***** Tekst źródłowy *****

Flirtowanie - czyli co?

Rozmowy ogólne.

Flirtowanie - czyli co?

Postprzez Sinusoida » 29 sty 2012, o 20:44

Witajcie,
Może to dziwne pytanie ale tak się zastanawiam, co właściwie mieści się w tym słowie? Jak uważacie dziewczyny? Co odbieracie jako flirt faceci? Gdzie jest granica dobrego smaku we flircie? Czy w ogóle istnieje? No i jak się nauczyć flirtowania, hmm??
Avatar użytkownika
Sinusoida
 
Posty: 1225
Dołączył(a): 25 sie 2009, o 19:59

Re: Flirtowanie - czyli co?

Postprzez marie89 » 29 sty 2012, o 22:08

Ja tam bym raczej skupiła się na zapoznaniu się z technikami flirtu :mrgreen:

Flirt... Sztuka komunikacji werbalnej i pozawerbalnej... sztuka, której tajniki (na wysokim poziomi) poznają nieliczni...

Myślę, że we flircie ważna jest pewnosć siebie i samoakceptacja, "gadane", ten taki urok osobisty, zdolność obserwacji i własciwej interpretacji...

***** Dane surowe *****

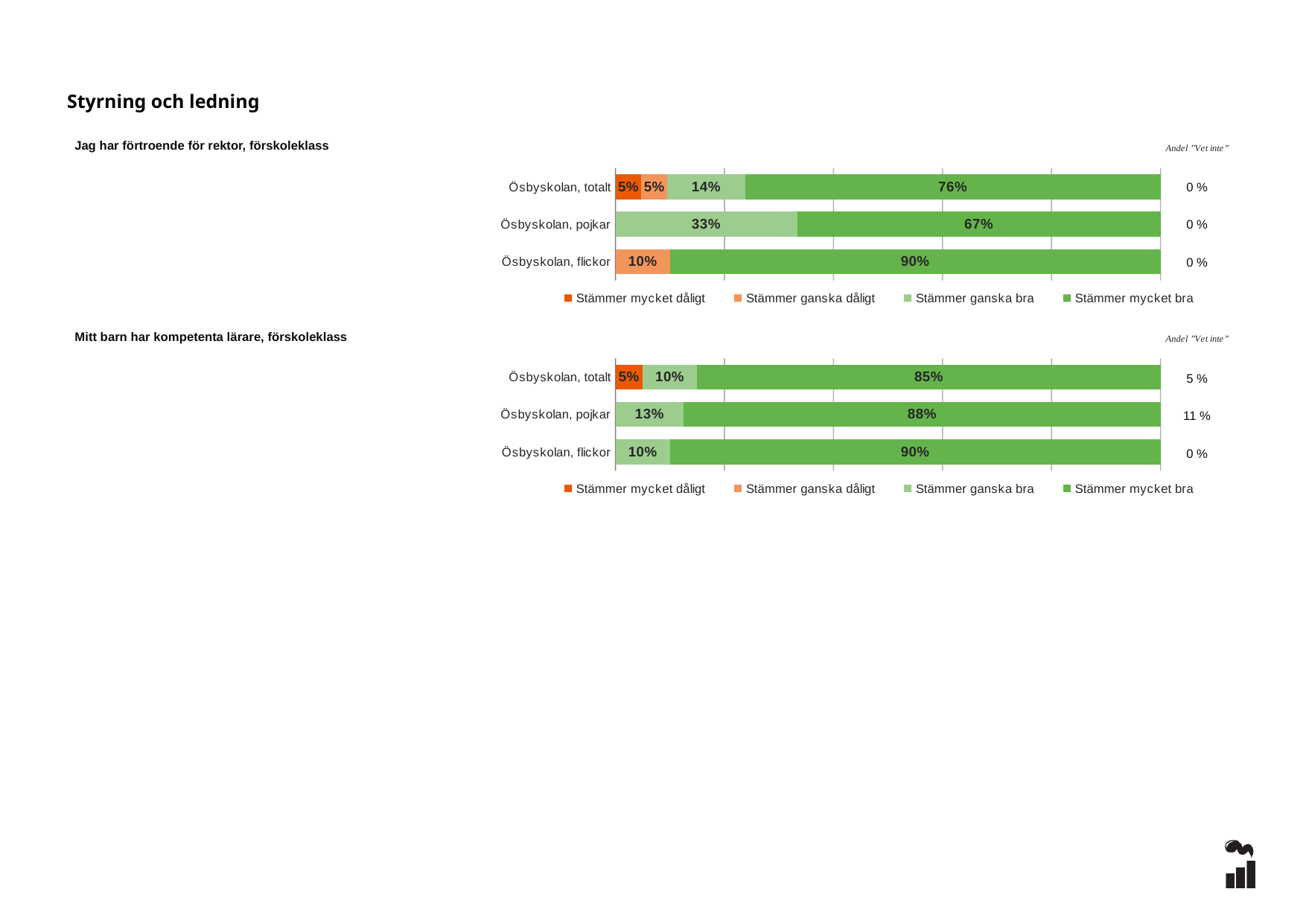
In the chart 'Jag har förtroende för rektor, förskoleklass', what is the 'Stämmer ganska bra' value for Ösbyskolan, pojkar? 33% In the chart 'Jag har förtroende för rektor, förskoleklass', what is the 'Stämmer mycket bra' value for Ösbyskolan, totalt? 76% What kind of chart is 'Mitt barn har kompetenta lärare, förskoleklass'? Stacked bar chart In the chart 'Mitt barn har kompetenta lärare, förskoleklass', which group has the lowest 'Stämmer mycket bra' value? Ösbyskolan, totalt In the chart 'Mitt barn har kompetenta lärare, förskoleklass', what is the 'Andel Vet inte' share for Ösbyskolan, pojkar? 11 % In the chart 'Mitt barn har kompetenta lärare, förskoleklass', what is the 'Stämmer mycket bra' value for Ösbyskolan, pojkar? 88% In the chart 'Mitt barn har kompetenta lärare, förskoleklass', what is the 'Stämmer ganska bra' value for Ösbyskolan, totalt? 10% In the chart 'Jag har förtroende för rektor, förskoleklass', what is the 'Stämmer ganska dåligt' value for Ösbyskolan, flickor? 10% In the chart 'Mitt barn har kompetenta lärare, förskoleklass', is the 'Stämmer mycket bra' value for Ösbyskolan, totalt larger or smaller than for Ösbyskolan, flickor? smaller In the chart 'Jag har förtroende för rektor, förskoleklass', which group has the highest 'Stämmer mycket bra' value? Ösbyskolan, flickor How many series does the legend of the chart 'Jag har förtroende för rektor, förskoleklass' list? 4 In the chart 'Jag har förtroende för rektor, förskoleklass', what is the difference between the 'Stämmer mycket bra' values for Ösbyskolan, flickor and Ösbyskolan, pojkar? 23%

*****

**Treść polecenia**. Przepisz bez zmian fragment tekstu źródłowego. Zacznij od miejsca, w którym pojawiają się słowa „Posty: 1225”, i zakończ po słowach „poziomi) poznają nieliczni...”.

**Rozwiązanie zadania**.
Posty: 1225
Dołączył(a): 25 sie 2009, o 19:59

Re: Flirtowanie - czyli co?

Postprzez marie89 » 29 sty 2012, o 22:08

Ja tam bym raczej skupiła się na zapoznaniu się z technikami flirtu :mrgreen:

Flirt... Sztuka komunikacji werbalnej i pozawerbalnej... sztuka, której tajniki (na wysokim poziomi) poznają nieliczni...